Aussi extraordinaire que cela puisse paraître, Apple n'aurait pas le droit d'utiliser le nom iPad. En Chine tout du moins.
Proview Technology Co. Ltd, un fabricant local basé à Shenzhen, prétend détenir les droits pour l'ensemble de son territoire et ne demande pas moins d'un milliard d'euros de dommages et intérêts.

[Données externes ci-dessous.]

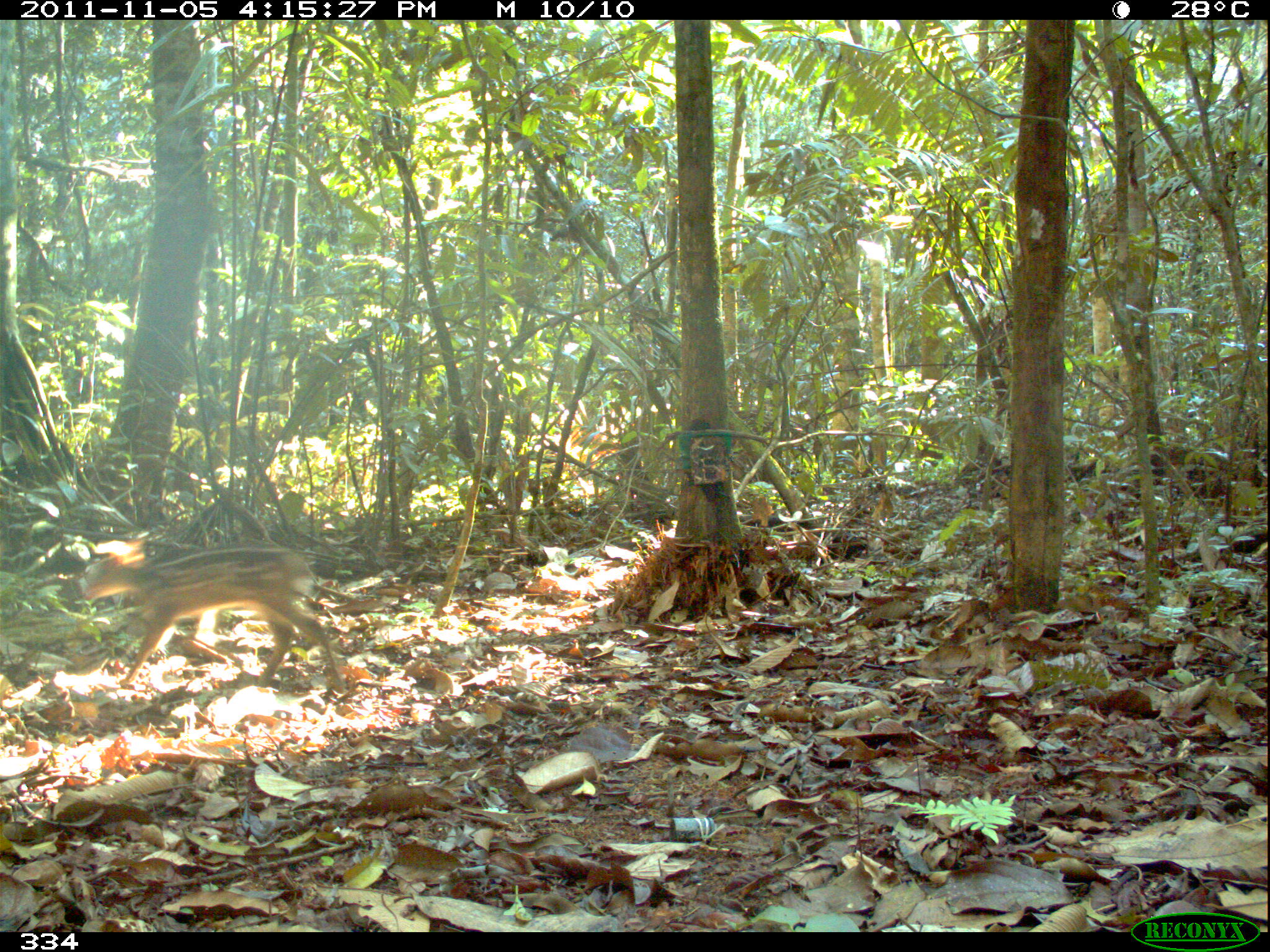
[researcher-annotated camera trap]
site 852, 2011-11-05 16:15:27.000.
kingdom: Animalia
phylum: Chordata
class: Mammalia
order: Artiodactyla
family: Cervidae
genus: Mazama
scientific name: Mazama americana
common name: red brocket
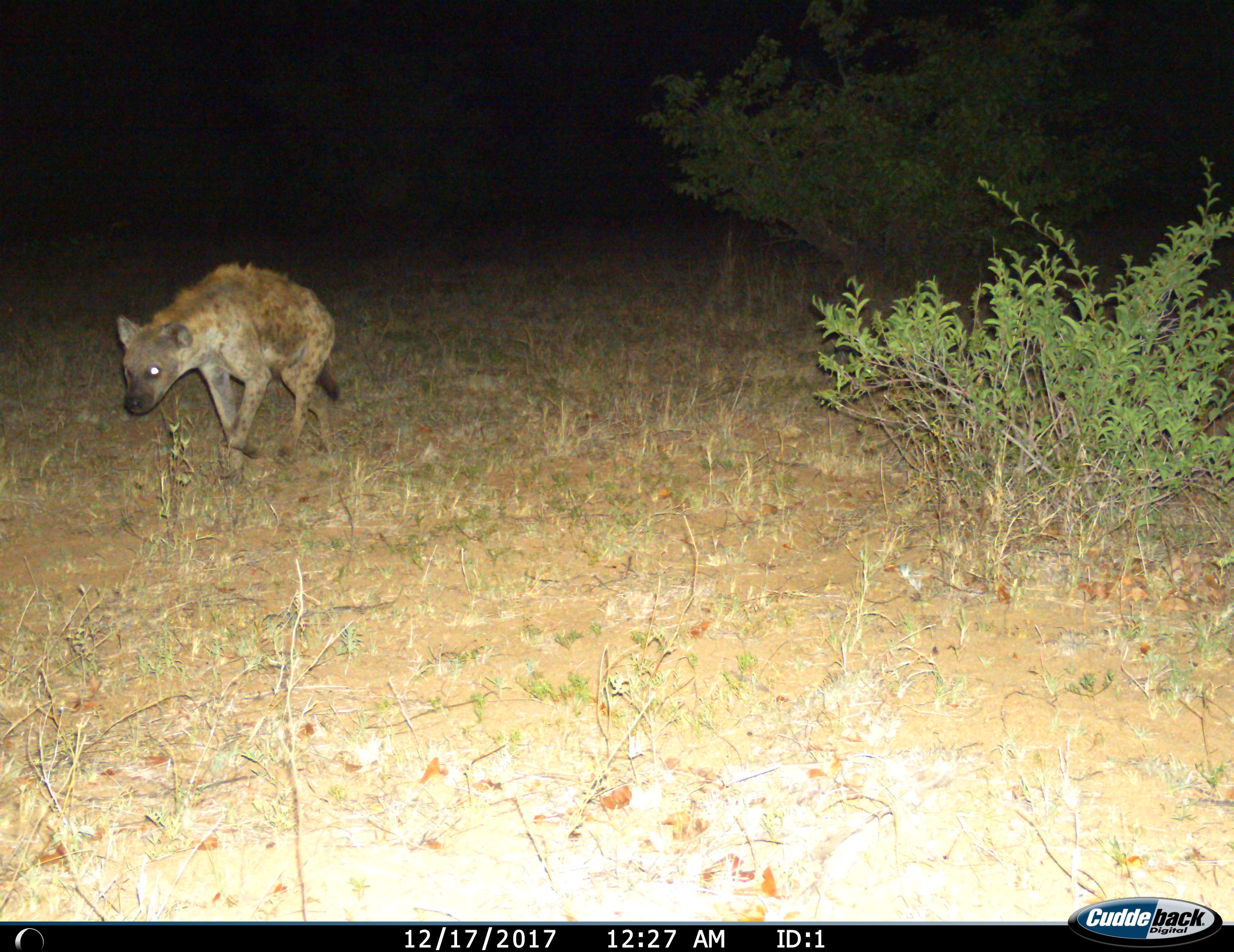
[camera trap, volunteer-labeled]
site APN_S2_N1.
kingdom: Animalia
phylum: Chordata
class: Mammalia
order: Carnivora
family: Hyaenidae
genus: Crocuta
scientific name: Crocuta crocuta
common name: spotted hyena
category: hyenaspotted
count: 1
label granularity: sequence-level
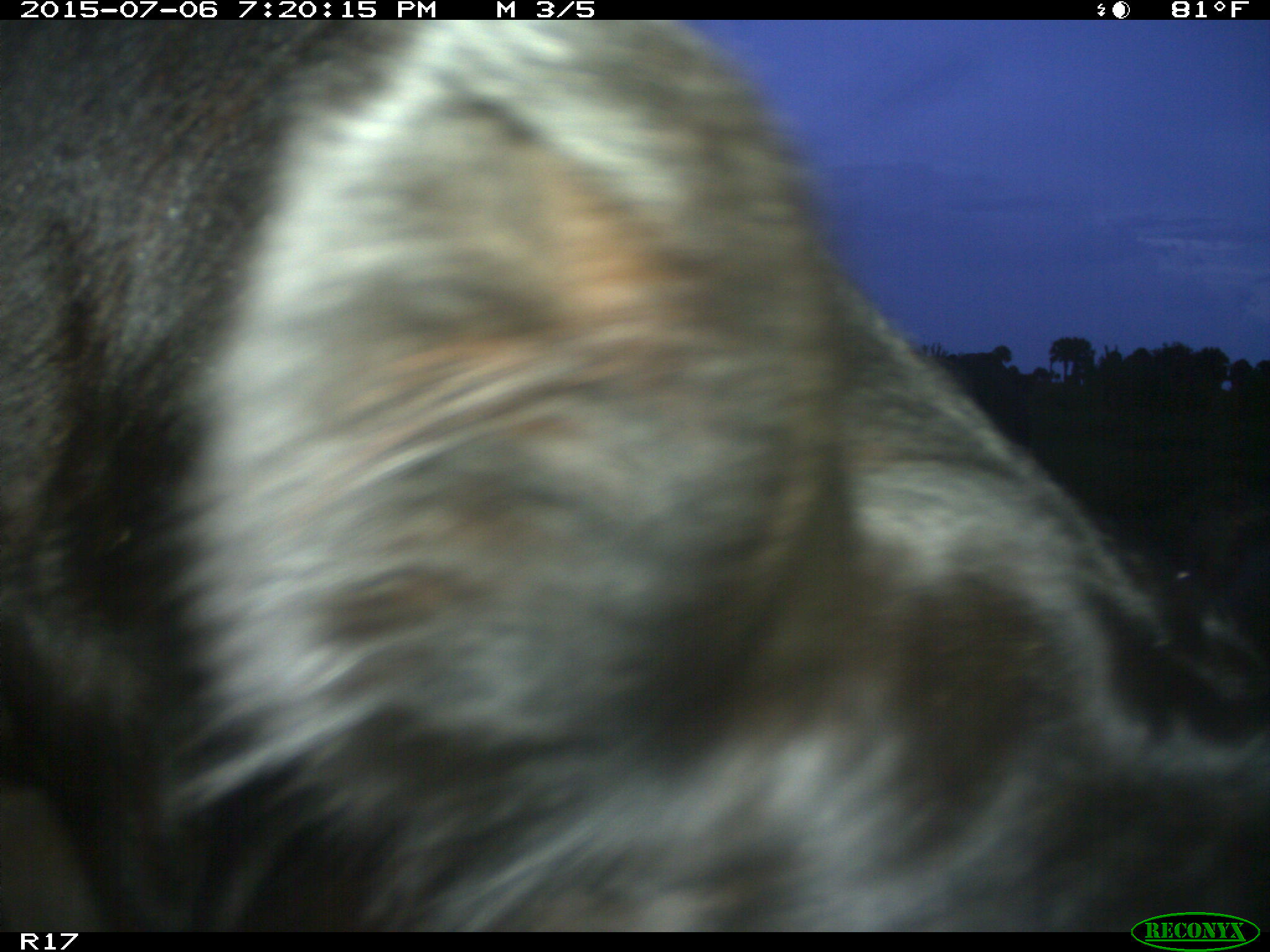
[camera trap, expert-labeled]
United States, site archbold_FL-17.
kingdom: Animalia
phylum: Chordata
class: Mammalia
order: Artiodactyla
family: Bovidae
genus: Bos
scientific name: Bos taurus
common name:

L'affaire est complexe : en réalité, la société n'est que la filiale de Proview Technology, Taipei, qui avait déposé le nom iPad pour le monde entier, sauf la Chine Populaire, dès 2000. C'est la filiale de Shenzhen qui a acquis les droits pour son pays moins d'un an plus tard. Or si Apple a été obligé par une décision de justice de racheter les droits d'utilisation du nom à Proview, Taipei - pour seulement 35 000 livres sterling, et dans des conditions douteuses -, l'accord ne couvrait pas les droits pour la Chine continentale, qui restaient au bénéfice de la filiale locale, laquelle a choisi de poursuivre Apple dès l'introduction officielle de son produit phare, le mois dernier.
L'article du Bejing News Daily qui révèle l'affaire cite même des archives gouvernementales officielles.
Cette affaire n'est pas le premier souci pour Apple en Chine, qui doit faire non seulement face à la prolifération de clônes sur place, mais également à de multiples poursuites plus ou moins fantaisistes, comme celle du fabricant Shenzhen Great Loong Brother Industrial, qui voulait faire croire que la firme à la pomme avait volé le design de sa tablette Windows. Avec les photos des deux appareils, nous vous laissons juges de la pertinence de ces allégations.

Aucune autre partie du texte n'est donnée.